**課題**
次に示す雲仙火山についての文章を、最後の文の後から書き継ぎなさい。

雲仙岳は九州中央部を東西に横断する別府~島原地溝帯の西部にあり、島原半島中北部の4分の3を占める複数の山体からなる火山群です。雲仙岳という山は無く、普賢岳を中心とする20以上の山々の総称であり,東の眉山から西の猿葉山までの山々を含み、島原半島の中央部の周囲の裾野も含めて東西20km、南北25kmの広大な範囲を占めています。火山体の中央部には東西性の断層群からなる雲仙地溝があって、現在も南北に拡大し沈降し続けています。

雲仙火山の活動は、 約400万年前,島原半島の  南端の早崎半島の玄武岩の噴出から 始まりました。この火山は、高岳・九千部岳など侵食が進んだ古期(50万年から10数万年前)の火山体と、普賢岳・眉山・妙見岳・野岳などの火山原面を比較的よく残す新期(10万前以降)の火山体とから成り立っています。両者の間には数万年程度の休止期があったらしい。雲仙火山全体の総噴出物量は溶岩に換算して約44km3にのぼるが、古期噴出物が36km3と、新期噴出物の8km3に比べて圧倒的に多いのです。すなわち雲仙火山の骨格は古期に出来ていたといえます。

約200年前の1792年(江戸時代)には、島原市街背後の眉山が崩壊し、わが国火山災害史上最悪の被害をもたらしました。

現代でも火山活動が続いており、1990年11月に最新の噴火活動を開始しました。

1991年6月の火砕流では多数の犠牲者を出し、家屋や農産物に多大の被害を与えました。

1991年5月から1996年5月の間に、9432回の火砕流が観測されました。

 

古期雲仙火山~新期雲仙火山

古期雲仙火山

古期雲仙火山の活動はおよそ50万年前に始まりました。火砕流やマグマ水蒸気爆発を中心とする爆発的な噴火を行っていたと考えられます。最初に高岳、絹笠岳、矢岳などが形成されて九干部岳火丘群となりました。やがて噴火活動は北側に移動し、九干部岳や吾妻岳が形成されました。その後、垂木台地や眉山の基底部がおよそ30~10数万年前に形成されました。雲仙地溝の断層活動による変位や侵食を受けて、この頃の火山地形はあまり残っていません。

新期雲仙火山

新期雲仙火山の活動は半島中央部から東側でおよそ10万年前から始まり、溶岩ドームや厚い溶岩流を中心とする活動に移行しました。野岳、妙見岳、普賢岳の各火山が次々と形成されました。普賢岳火山の活動は有史に2回の噴火活動があり、最新の活動は1990年に始まり現在も続いています。

また、眉山火山は普賢岳火山の活動とは別に、およそ4千年前に島原半島東端部で噴出しました。眉山は安山岩からデイサイトの溶岩ドームや厚い溶岩流を主体としています。山の裾野には、火砕流、岩屑なだれや土石流などの堆積物が広がり緩傾斜面を形成しています。新期の噴出物は古期の噴出物とは異なり、雲仙地溝の活動による変位をあまり受けていません。

眉山は1792年( 寛政4年・江戸時代)には、山体崩壊を起こし甚大な被害をもたらしました。

**収集データ**
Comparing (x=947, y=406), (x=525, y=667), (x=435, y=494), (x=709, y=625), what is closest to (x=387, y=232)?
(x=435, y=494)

**解答**
 

普賢岳と平成新山

普賢岳は1990年11月17日に198年ぶりに噴火活動を開始し、その後、噴火活動はようやく収まり、溶岩ドームも雄大な景観を持つ雲仙岳の一部となりました。溶岩ドームとは、粘り気の強いデイサイト溶岩が火口から次々と押しだされ、溶岩が流れることなく火口近くに積み重なったものです。マグマの供給が続くと、溶岩ドームは盛り上がったり崩れたりします。また溶岩の出口を少しずつ変えながら、その形はどんどん変化します。このドームの部分は「平成新山」と名付けられました。

平成新山(溶岩ドーム)は成長とともに幾度かの崩落を繰り返し、その崩落の際に引き起こされたのが火砕流で、尊い人命がたくさん奪われました。火砕流は、高熱の火山岩の塊や火山灰や軽石などが粉々に砕けて、高温の火山ガスを放出しながら山の斜面を一気にかけ下るもので、人命はもとより大変な被害をもたらすものです。平成新山(溶岩ドーム)の標高は、1995年6月現在1488mで普賢岳より138m高い。現在はやや縮小して1482.7m(国土地理院火山基本図より)となっています。

 

雲仙地溝と雲仙岳と千々石カルデラ

雲仙火山の中央部には雲仙地溝が横断しており、その地溝の一部である橘湾はほぼ円形の千々石カルデラ(ちぢわカルデラ)で、その地下数十kmにはマグマだまりが存在します。

 

1663-64年噴火及び1792年の噴火活動

普賢岳火山の有史の噴火活動は、現在のものを含めて3回知られています。第1回目の1663年(寛文3年・江戸時代)12月の噴火では、普賢岳の北北東の900mに位置する妙見岳の崩壊壁(飯洞岩)のすぐ内側から古焼溶岩(安山岩)が噴出し、北へ全長1kmにわたって森林を覆いました。その翌年春には、普賢岳南東山腹600mの低地である九十九島池(火口)から出水し、水無川河口の安徳川原で氾濫し30余名が死亡しています。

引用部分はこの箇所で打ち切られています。